Installation art: a creative approach
We made a selection of creative installation art by artists such as Mona Hatoum, Isaac Cordal, Jeppe Hein and more.
“Waiting for climate change” (2013) is a project by installation street artist Isaac Cordal: “My style is related to humor and decadence. The modern lifestyle has encouraged large social class differences but I think we still could get together around a campfire and sing happy songs”.
“I prefer to see a city where people painted in walls than a clean city reflecting social control. I think the street art as a movement has given legitimacy to the forms of urban expression, but they had been there long time before the media boom. I don´t know if I am involved in the street art movement but I like doing things on the street … it is open 24 hours a day.” (via Dumbwall)

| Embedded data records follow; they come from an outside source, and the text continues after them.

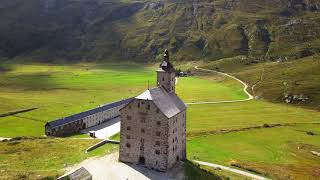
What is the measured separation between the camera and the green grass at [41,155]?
8256 centimetres

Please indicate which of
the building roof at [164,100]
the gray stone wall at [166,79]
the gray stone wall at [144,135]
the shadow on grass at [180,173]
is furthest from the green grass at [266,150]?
the gray stone wall at [166,79]

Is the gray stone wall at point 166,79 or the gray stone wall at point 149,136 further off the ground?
the gray stone wall at point 166,79

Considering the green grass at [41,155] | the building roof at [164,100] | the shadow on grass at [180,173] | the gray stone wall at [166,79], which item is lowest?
the shadow on grass at [180,173]

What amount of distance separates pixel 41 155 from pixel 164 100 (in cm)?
3062

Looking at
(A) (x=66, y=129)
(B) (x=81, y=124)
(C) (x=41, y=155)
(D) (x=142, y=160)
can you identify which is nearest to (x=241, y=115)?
(B) (x=81, y=124)

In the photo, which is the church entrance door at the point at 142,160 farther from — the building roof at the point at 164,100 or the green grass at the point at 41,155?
the green grass at the point at 41,155

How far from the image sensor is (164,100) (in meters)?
91.0

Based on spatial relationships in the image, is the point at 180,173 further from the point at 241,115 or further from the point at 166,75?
the point at 241,115

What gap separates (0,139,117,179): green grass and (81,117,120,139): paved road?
40.1ft

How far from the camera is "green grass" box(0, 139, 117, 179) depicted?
82.6 m

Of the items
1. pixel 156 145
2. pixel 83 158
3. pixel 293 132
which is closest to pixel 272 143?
pixel 293 132

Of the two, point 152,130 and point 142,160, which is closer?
point 152,130

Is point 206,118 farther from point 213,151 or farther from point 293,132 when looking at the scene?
point 213,151

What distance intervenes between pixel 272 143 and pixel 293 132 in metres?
18.7
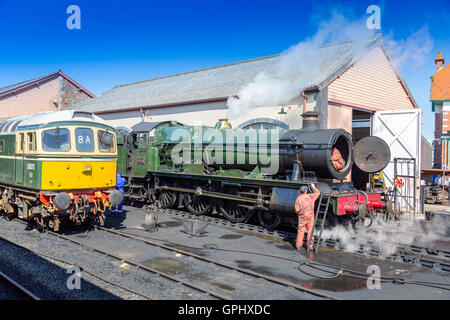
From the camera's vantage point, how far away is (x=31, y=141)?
30.5 feet

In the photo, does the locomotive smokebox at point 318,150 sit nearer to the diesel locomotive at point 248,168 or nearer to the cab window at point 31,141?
the diesel locomotive at point 248,168

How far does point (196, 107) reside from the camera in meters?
18.1

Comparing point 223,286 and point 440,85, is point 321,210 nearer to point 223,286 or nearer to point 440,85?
point 223,286

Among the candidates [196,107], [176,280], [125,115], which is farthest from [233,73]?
[176,280]

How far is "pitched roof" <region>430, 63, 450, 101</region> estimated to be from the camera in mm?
19875

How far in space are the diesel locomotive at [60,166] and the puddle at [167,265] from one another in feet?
9.19

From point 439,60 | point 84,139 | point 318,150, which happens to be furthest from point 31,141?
point 439,60

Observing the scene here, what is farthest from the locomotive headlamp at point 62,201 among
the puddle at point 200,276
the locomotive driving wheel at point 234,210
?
the locomotive driving wheel at point 234,210

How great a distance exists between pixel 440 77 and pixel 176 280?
21.7 m

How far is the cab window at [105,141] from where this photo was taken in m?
9.84

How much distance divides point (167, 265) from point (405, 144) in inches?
442

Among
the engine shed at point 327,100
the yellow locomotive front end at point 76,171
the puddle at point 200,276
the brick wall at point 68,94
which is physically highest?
the brick wall at point 68,94

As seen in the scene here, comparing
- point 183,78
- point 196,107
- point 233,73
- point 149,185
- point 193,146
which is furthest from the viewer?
point 183,78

Mona Hatoum is a video and installation artist of Palestinian origin from Beirut, Lebanon, currently based in London. She often focuses on themes such as power and politics, conflict and contradiction, the body, gender and feminism, cultural differences, the dangers of the domestic world, and was mainly influenced by minimal and conceptual art.

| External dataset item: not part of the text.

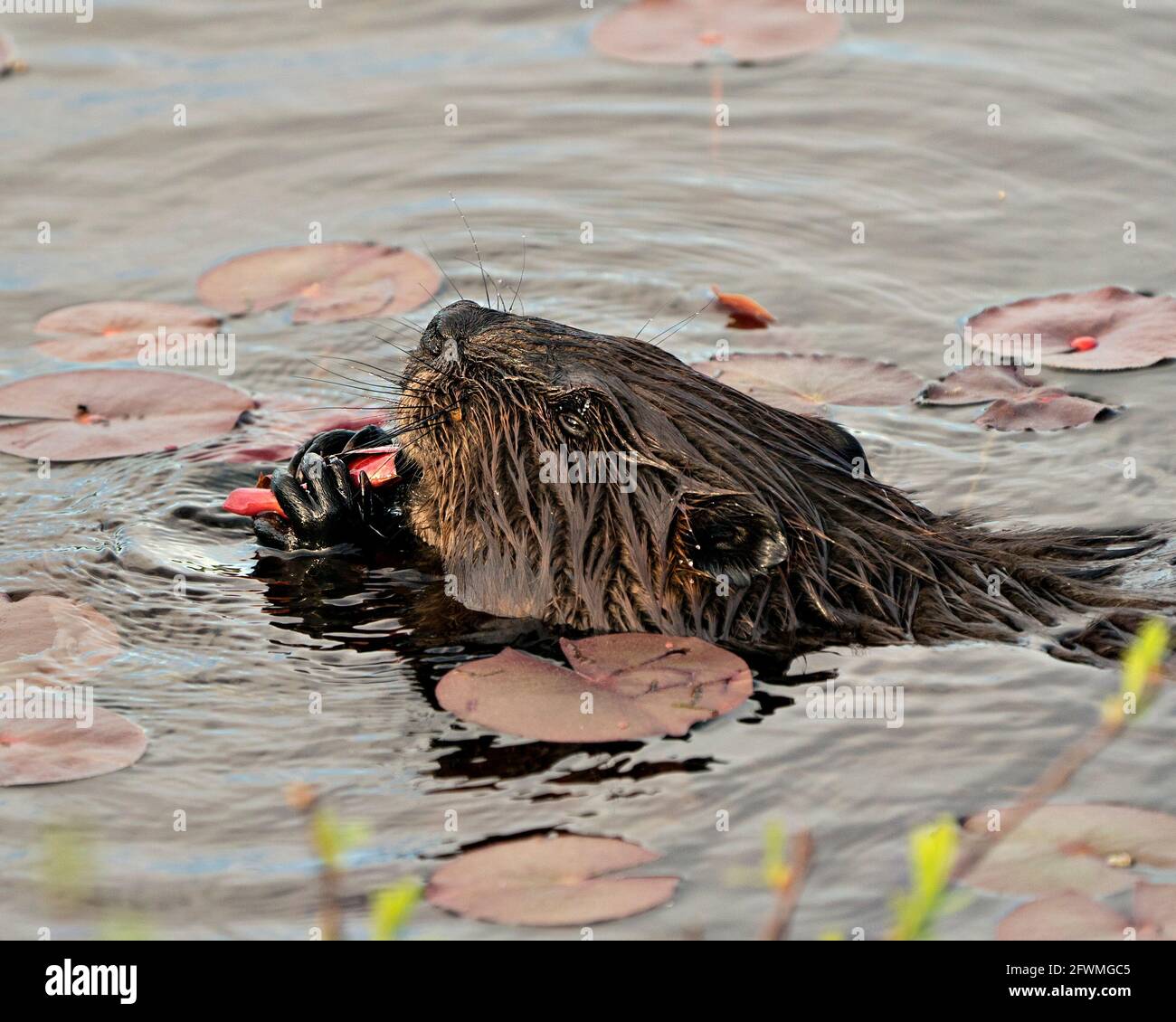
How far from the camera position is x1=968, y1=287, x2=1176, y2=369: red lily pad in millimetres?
8000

“Cage and Mirror” (2011) is an installation by Jeppe Hein (b. 1974, Copenhagen).
“Rather than passive perception and theoretical reflection, the visitor’s direct and physical experiences are important to me. Thus, one of the most outstanding characteristics of my artworks is their interactivity.” (via)
In his installation, Yasuaki Onishi “uses the simplest materials — plastic sheeting and black hot glue — to create a monumental, mountainous form that appears to float inside of Rice University Art Gallery”.
The “Angles Mirror” (2013) was created by New York-based artist Daniel Rozin, specialized in interactive art.